Monday, May 28, 2007

Living with a Covert Ops Hippie

College commencement speeches, regardless of who you have deliver them, often carry many of the same tired old clichés for seniors in poorly-ventilated nylon tablecloths to take in with all the enthusiasm of a rock. It’s not the seniors’ fault; hearing about the long journey they’ve taken or it being time to enter the real world is trite before they even hit the poor acoustics of their university’s basketball gymnasium. At the same time, I’m not suggesting there should be a revolutionary change in the oratory comfort zone that is the graduation speech, either. It’s a rite of passage, just as much as the post-diploma handshake, the mortar board cap launch, and the 45-minute mulling about session as newly minted grads try and locate loved ones in the stands is.

But hey, maybe some pyrotechnics would add something.


So yes, you’ve entered the real world, much as the 2nd runner-up in the ’96 Republican primary said you would. It’s been a whole 5 years since that speech, and you’ve done other clichéd things like jumping in with both feet and hitting the ground running. Perhaps your travels and your career path have taken you far, far away from your collegiate home in Williamsburg, Virginia. Maybe you did grad school or got married. Hell, you may have even had a kid. And with the crazy home sales market, you’ve probably hopped from apartment to apartment to apartment with little regard for updating your contacts and address books.

But remember, Alma Mater is watching.


The bastion of knowledge at which you spent 4 years likes to know where its children end up once they leave the nest. The reasons for this are as varied as the paths each graduate takes with his or her life. Some colleges like to know where you to hit you up for some cash once you’ve gone into the real world and made a financial killing. Others like to send your alumni magazines that really no one reads other than the 3 inches of text dedicated to your class’ notes in the back.

(Note: This, too, is a waste of time. It’s just a listing of the section editor’s friends who got married since the last release. So if you aren’t the section editor and you didn’t invite him to your wedding, you’re probably not going to get any press for it. That’s okay – we hear he gives copies of the alumni magazine as a wedding gift, anyway.)

One other reason that your alma mater likes to keep tabs on you is to send you information regarding historic homecomings that end in 5 or 0, most often signifying that word that everybody loves: REUNION! Yes, come back and show off how awesome you are to the classmates you haven’t talked to since! Bring your pretty wife! Dress up your adorable children! Rent a sweet car from Enterprise and fool ‘em!
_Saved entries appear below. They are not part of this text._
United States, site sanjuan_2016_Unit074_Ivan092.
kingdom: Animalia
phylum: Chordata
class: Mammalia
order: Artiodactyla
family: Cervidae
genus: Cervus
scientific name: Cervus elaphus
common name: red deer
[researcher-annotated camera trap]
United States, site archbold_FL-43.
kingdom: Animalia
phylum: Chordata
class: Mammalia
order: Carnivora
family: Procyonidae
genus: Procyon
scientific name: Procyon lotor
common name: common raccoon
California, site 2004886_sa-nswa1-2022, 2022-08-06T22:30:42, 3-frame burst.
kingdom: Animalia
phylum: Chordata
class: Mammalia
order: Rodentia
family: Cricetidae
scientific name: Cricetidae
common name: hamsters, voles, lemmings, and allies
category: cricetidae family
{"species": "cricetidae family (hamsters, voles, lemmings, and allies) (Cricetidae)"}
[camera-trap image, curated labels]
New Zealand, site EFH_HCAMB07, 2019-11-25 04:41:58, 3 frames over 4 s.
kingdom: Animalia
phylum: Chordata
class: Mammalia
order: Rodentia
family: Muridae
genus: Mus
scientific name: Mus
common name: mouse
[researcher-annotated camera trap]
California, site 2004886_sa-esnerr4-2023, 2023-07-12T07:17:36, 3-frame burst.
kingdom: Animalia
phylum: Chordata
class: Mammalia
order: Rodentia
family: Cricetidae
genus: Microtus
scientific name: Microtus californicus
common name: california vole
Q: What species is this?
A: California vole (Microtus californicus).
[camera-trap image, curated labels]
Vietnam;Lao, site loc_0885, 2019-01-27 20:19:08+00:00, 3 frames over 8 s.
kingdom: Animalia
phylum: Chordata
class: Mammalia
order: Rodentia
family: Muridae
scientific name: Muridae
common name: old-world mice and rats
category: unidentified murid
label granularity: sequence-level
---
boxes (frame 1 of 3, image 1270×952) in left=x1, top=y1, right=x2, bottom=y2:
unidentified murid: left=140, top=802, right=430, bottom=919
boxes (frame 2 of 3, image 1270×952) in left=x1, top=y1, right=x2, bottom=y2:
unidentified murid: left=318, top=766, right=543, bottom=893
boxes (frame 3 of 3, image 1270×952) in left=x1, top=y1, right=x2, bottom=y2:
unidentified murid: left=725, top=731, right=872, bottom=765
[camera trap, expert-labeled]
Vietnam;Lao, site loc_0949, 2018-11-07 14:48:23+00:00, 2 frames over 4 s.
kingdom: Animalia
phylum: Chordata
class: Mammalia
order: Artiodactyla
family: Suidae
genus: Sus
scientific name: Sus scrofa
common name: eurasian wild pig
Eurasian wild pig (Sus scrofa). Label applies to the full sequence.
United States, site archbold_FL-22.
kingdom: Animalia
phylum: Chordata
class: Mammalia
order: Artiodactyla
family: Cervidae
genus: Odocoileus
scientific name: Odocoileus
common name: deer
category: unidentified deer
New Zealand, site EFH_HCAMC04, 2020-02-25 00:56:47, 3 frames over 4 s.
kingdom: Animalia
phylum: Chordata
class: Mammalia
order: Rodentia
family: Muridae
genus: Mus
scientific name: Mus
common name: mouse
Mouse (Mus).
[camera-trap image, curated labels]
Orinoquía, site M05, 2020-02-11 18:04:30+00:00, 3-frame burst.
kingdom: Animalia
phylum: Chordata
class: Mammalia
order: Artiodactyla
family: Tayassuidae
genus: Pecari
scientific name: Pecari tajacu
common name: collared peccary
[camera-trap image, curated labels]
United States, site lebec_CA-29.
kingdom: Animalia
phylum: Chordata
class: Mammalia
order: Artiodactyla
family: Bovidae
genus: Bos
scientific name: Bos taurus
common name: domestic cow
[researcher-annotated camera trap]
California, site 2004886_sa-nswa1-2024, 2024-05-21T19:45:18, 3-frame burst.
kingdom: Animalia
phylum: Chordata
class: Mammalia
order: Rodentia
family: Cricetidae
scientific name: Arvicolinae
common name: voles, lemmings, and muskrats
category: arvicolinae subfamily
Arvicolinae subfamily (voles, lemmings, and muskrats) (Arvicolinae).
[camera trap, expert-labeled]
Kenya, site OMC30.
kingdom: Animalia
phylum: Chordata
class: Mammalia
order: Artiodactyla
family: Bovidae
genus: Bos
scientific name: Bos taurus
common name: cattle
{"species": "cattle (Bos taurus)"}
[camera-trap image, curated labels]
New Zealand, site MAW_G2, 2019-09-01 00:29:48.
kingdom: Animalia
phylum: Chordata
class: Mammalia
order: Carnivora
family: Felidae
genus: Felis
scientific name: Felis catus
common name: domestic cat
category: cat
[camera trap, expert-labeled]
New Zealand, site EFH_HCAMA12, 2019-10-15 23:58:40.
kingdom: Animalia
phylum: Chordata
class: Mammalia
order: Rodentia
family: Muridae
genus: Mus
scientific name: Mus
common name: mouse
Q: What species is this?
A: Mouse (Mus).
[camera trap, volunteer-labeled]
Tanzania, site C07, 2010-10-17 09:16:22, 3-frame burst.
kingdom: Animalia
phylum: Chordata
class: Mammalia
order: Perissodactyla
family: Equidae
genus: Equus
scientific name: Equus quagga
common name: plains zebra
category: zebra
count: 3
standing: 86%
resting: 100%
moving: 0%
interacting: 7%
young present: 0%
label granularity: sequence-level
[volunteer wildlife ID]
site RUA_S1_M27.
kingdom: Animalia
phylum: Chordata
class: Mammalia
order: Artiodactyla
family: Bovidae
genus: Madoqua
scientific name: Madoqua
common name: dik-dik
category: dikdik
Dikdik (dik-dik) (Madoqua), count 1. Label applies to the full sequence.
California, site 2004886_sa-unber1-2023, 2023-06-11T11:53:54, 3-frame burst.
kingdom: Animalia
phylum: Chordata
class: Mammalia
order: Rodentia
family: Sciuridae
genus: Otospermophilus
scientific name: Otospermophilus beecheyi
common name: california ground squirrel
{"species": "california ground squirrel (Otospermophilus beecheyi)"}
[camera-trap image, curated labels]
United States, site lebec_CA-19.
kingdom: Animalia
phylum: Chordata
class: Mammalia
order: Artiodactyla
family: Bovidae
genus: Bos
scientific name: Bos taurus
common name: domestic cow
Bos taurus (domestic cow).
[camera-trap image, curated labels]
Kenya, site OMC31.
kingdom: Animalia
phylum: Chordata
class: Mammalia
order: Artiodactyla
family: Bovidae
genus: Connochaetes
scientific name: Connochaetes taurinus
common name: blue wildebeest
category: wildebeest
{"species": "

This past week, I received a brochure for all the things W&M are planning to bring home the Class of 2002 in style. But in order to do so, they want to make sure that they let EVERYBODY in the Class of 2002 in on the party. That’s where their crack team at Alumni Services comes into play. Alumni Services is a clever surveillance op that stops at nothing, thanks to the power of the Internet, to find out where each graduate has landed, five years after scattering to the wind. Of course, this is a public university and therefore, is constrained to a state budget (at least it’s not Pennsylvania’s budget.) So some graduates have slipped through the cracks.

78 out of 1,304, to be exact. 6 per cent's not that bad.

But still, there are 78 nomads out in the world. 78 souls that have become such free spirits that their own alma mater can’t even find them. In a world of internet, e-mail, Facebook, alumni organizations, academic departmental newsletters, student organizations, blogs, these 78 people have fallen off the grid. They’ve become the dreamer minstrels of our generation – those who can’t be bothered with names and numbers and forwarding addresses. They live to be free of all that. Or maybe they've become top secret spies in other lands, damn near impossible to unearth.


Well, I’m ready to do my part, Alma Mater. For I have located one of these special ops free spirits. Yes, she’s been on the run, but it’s time to come to justice. For on your list of missing people, I have found number 52:

KATHERINE PRETZ

And all this time, I thought she really was an elementary school teacher.